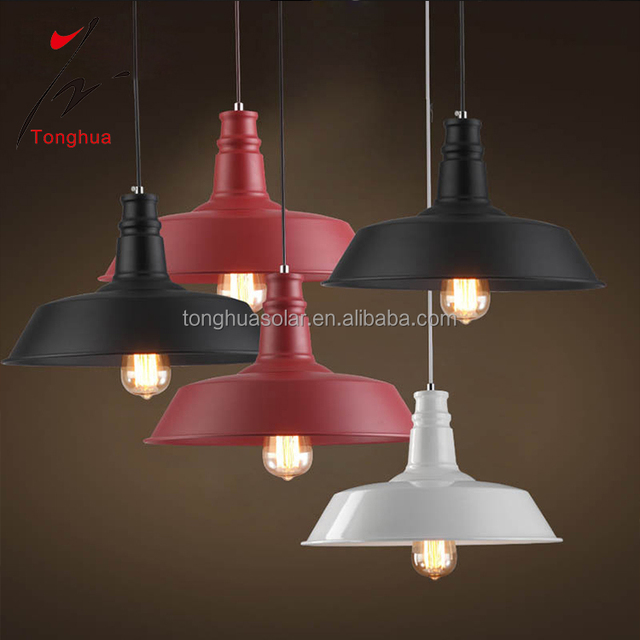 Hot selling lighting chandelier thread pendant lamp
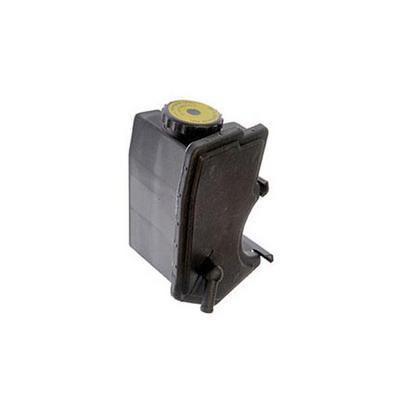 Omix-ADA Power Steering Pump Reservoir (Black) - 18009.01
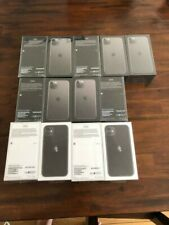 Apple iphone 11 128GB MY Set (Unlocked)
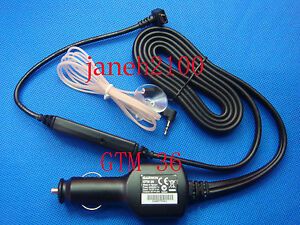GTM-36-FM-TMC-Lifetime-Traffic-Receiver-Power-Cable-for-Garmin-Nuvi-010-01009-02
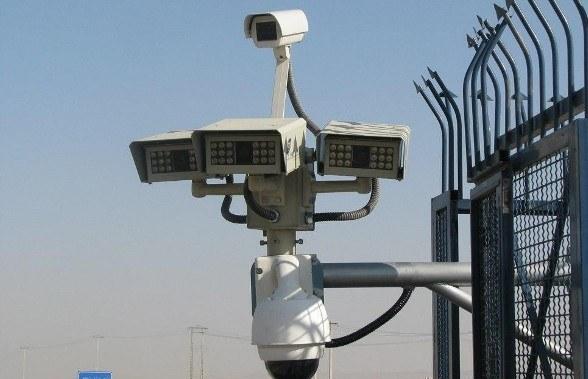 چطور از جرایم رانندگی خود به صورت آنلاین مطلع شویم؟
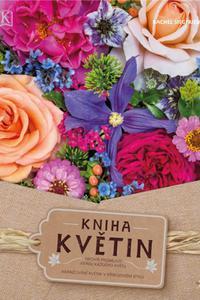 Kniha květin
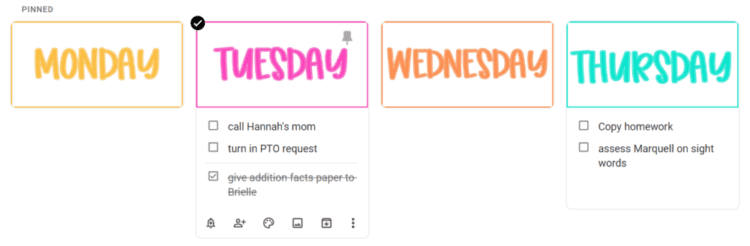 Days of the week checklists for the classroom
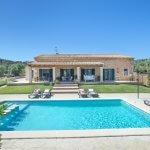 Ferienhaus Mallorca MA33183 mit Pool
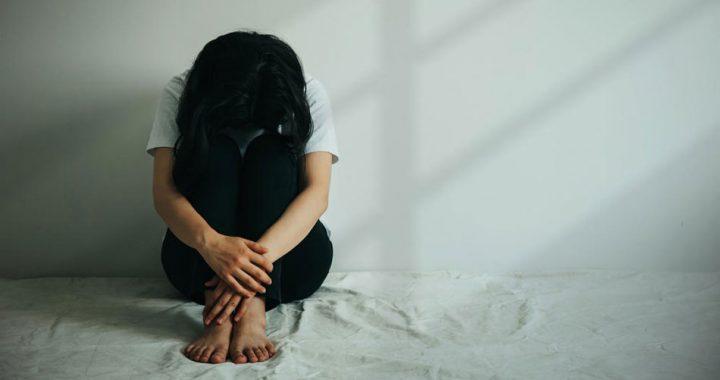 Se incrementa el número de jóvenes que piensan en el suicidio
--
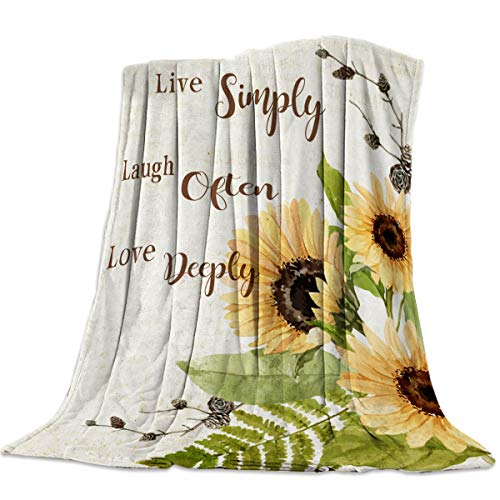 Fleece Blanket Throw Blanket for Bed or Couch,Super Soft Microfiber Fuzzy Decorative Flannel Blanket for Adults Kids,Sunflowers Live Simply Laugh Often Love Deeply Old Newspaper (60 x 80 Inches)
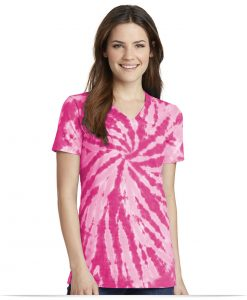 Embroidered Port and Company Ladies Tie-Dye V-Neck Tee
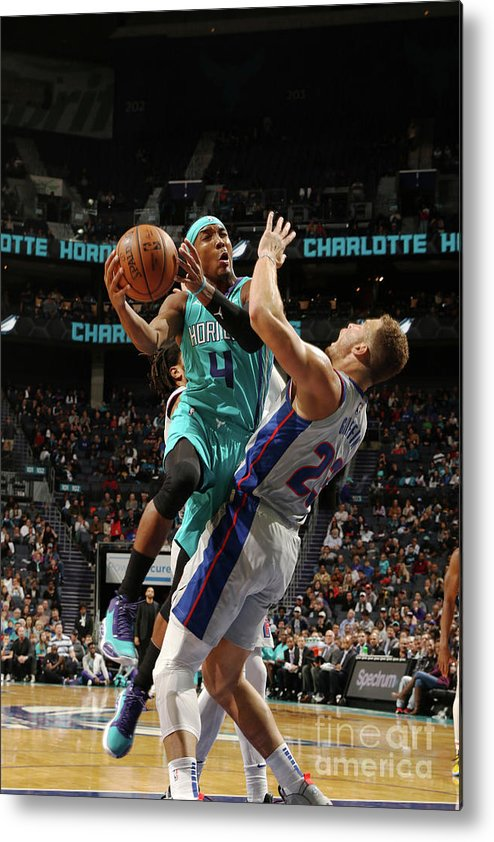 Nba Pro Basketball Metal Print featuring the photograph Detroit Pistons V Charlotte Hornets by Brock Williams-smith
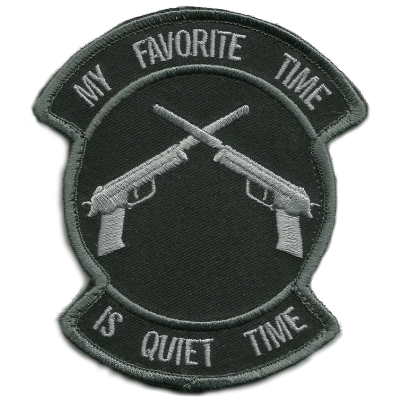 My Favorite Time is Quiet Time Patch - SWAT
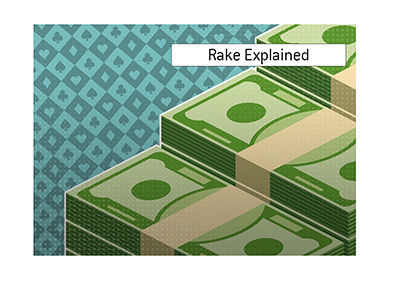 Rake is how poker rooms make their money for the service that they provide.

= Task instructions =
An exact copy is needed of the stretch above that opens with the line containing "Embroidered Port and" and closes with the line containing "Rake is how"; the pictures are not part of it.

= Solution for this problem =
 Embroidered Port and Company Ladies Tie-Dye V-Neck Tee
 Nba Pro Basketball Metal Print featuring the photograph Detroit Pistons V Charlotte Hornets by Brock Williams-smith
 My Favorite Time is Quiet Time Patch - SWAT
 Rake is how poker rooms make their money for the service that they provide.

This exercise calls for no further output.